What is needed:
Quote the lines from the line holding "How far is the umbrella" to the very end of the listing, exactly, and no others.

::::

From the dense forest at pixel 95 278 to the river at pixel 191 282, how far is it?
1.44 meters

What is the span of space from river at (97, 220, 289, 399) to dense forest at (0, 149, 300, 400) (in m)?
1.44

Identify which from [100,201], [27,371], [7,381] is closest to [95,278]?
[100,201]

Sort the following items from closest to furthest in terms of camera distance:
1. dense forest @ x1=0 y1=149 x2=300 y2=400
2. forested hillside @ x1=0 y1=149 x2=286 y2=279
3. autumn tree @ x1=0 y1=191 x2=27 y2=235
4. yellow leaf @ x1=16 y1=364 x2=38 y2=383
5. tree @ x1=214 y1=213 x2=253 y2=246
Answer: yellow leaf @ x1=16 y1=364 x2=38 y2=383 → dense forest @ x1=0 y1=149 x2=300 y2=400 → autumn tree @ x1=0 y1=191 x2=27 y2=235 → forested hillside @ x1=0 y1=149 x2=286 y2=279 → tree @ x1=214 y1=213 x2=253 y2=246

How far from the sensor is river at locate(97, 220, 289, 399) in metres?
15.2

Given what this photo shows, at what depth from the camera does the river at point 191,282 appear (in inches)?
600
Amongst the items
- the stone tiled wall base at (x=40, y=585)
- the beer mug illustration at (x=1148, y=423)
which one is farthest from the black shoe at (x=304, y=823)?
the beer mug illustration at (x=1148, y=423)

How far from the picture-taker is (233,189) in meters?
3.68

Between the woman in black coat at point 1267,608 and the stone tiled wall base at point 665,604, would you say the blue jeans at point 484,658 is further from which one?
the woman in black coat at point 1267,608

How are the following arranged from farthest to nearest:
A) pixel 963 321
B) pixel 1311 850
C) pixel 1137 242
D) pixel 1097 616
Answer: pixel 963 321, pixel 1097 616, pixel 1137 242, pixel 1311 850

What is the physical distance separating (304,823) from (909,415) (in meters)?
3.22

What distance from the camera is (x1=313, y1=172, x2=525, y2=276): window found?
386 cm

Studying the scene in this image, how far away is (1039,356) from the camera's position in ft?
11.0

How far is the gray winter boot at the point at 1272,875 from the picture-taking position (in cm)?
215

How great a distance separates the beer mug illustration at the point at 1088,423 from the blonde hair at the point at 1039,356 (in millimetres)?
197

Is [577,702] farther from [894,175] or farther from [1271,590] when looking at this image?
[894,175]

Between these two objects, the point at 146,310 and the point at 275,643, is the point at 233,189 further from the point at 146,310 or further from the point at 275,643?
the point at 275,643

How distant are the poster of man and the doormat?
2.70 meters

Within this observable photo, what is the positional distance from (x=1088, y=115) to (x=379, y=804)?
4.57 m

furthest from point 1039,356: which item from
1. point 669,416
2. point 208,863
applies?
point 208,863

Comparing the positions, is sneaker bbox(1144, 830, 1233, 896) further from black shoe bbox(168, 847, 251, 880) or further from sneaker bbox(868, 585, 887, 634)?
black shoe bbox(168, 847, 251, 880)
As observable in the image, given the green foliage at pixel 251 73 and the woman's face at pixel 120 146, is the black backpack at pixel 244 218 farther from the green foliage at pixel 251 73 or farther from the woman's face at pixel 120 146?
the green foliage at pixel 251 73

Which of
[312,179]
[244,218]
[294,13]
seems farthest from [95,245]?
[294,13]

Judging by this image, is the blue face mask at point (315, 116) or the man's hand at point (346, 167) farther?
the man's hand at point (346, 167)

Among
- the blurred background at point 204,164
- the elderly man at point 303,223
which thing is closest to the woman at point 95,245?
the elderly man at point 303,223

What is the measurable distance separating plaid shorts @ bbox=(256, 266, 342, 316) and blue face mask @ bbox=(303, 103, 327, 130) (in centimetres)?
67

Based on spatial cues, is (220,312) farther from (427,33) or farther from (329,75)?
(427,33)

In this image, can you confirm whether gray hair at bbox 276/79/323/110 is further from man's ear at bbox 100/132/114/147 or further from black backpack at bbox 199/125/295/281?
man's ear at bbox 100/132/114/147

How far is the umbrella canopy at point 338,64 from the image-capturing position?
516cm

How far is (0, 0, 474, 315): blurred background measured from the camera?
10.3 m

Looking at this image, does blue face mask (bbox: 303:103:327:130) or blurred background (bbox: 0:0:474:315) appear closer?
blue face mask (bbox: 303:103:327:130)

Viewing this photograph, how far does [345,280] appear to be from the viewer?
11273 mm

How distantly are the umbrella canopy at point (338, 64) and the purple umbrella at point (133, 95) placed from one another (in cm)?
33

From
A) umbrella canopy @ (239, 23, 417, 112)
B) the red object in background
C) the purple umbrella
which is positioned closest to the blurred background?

::::

Task solution:
How far is the umbrella canopy at point 338,64 from the image-capturing position?
516cm

How far is (0, 0, 474, 315): blurred background measured from the camera?
10.3 m

Looking at this image, does blue face mask (bbox: 303:103:327:130) or blurred background (bbox: 0:0:474:315) appear closer?
blue face mask (bbox: 303:103:327:130)

Viewing this photograph, how far does [345,280] appear to be from the viewer?
11273 mm

How distantly are the umbrella canopy at point (338, 64) and the purple umbrella at point (133, 95) placed from one another (in cm)?
33

From
A) umbrella canopy @ (239, 23, 417, 112)
B) the red object in background
C) the purple umbrella
which is positioned closest to the blurred background?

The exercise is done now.